Als ich eines Morgens, unterwegs in fremden Landen, beim Kaffee saß, fragte ich mich, warum ich das Reisen so liebe. Die Sonne stieg gerade über den Hügel und fiel wie zufällig durch das Küchenfenster. Sie ist mir eine treue Begleiterin und ich erkenne sie, selbst wenn sie nur durch die Wolkendecke grüßt. Auf sie kann ich mich verlassen. Sie ist das Symbol meiner Heimat, ich weiß jetzt, dass ich zuhause bin im Sonnensystem. Umso mehr überraschte mich meine Antwort.
Denn es geht dabei gar nicht um Vertrautes.
Es ist das Fremdsein an anderen Plätzen. Nicht der andere Ort an sich, nicht das Meer oder die Berge, die Wälder oder Prärien, nein, es ist die Heimatlosigkeit, ohne Wurzeln, ausgeliefert dem Unberechenbaren.
Mit dieser Antwort hatte ich nicht gerechnet. Es gibt mir das Gefühl, auf der ganzen Erde zuhause zu sein. Die Sitten und Bräuche mögen vielleicht andere sein, aber jeder, der mir begegnet, ist ein Unbekannter. Sind es nicht nur einfach Gewohnheiten, die mir andere nur schneller vertraut machen? Gewohnheiten, mit denen ich groß geworden bin: Die Sprache oder das Wiener Schnitzel, das ich esse, beides gibt mir ein Gefühl von Heimat.
Doch ist es nicht nur eine Illusion, die die Wahrheit verschleiert? Jeder, der mir begegnet, ist ein Unbekannter. Die Reaktionen der Menschen, wo ich aufgewachsen bin, sind nur vertrauter. Wahrscheinlich sind nur die Muster geläufiger. Ist das nicht erschreckend, dass nur eingefahrene Modelle die Illusion von Nähe vortäuschen? Oder muss ich einfach nur weniger erklären, weil wir ähnliche Voraussetzungen haben?
Woanders spreche ich mit Fremden und wir suchen gemeinsam nach Verbindendem. Jedes Kennenlernen ist ein Vertrautmachen, eine Suche nach Gemeinsamkeiten, aber auch die Erkenntnis von Trennendem.
Oft beharrte ich darauf, anders zu sein. Als mir das durch den Kopf ging, begriff ich erst, dass Andersartigkeit nur ein Kennzeichen für unsere Einzigartigkeit ist. Gerade weil wir alle anders sind, gleichen wir uns nicht wie ein Ei dem anderen.
Das Besondere im Gegenüber:
Hin und wieder Verlorenheit
und Einsamkeit ist der Preis,
den wir zahlen,
alle außergewöhnlich zu sein.
Es sind zwei Seiten einer Medaille: Bin ich einmalig, muss ich auch ein wenig exotisch, andersartig und auch fremd sein.

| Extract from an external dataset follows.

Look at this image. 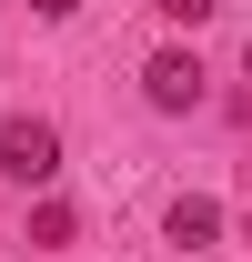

Doch warum fühle ich mich manchmal getrennt von anderen? Sind es Normen, die sich in mein Hirn eingebrannt haben, die wie heilige Gesetzestafeln bei ihrer Übertretung Meldung erstatten? Jedes Mal, wenn ich den Kopf über andere schüttle, übertritt der andere heimlich eine meiner Fixierungen. Ich zeige auf sie und sage: “Hast du den gesehen?” und hoffe auf deine Zustimmung, die mir sagt, dass mein Vorurteil richtig wäre. Doch ich bin nur voreingenommen und es bleibt nur meine eigene geistige Enge, die sich hier abzeichnet. Ich übe, diese Routine zu durchbrechen. Die Grenzen sind fließend, das eine finde ich noch akzeptabel, das andere gehört sich nicht.
Viele von diesen Vorschriften habe ich im Kontakt mit meiner Mutter und ihren Mitbewohnern, anderen Alzheimer-Patienten, verloren. Selbst sie wissen, was sich gehört, und es strengt sie an, wenn sie spüren, wie sie wegen mangelnder Funktionstüchtigkeit verurteilt werden. Sie bleiben bei ihrer Sache, die für niemanden sonst noch wichtig ist oder Sinn ergibt. Wer sie abhalten will, wird mit Zorn bestraft. Sie waren meine Lehrer für Toleranz.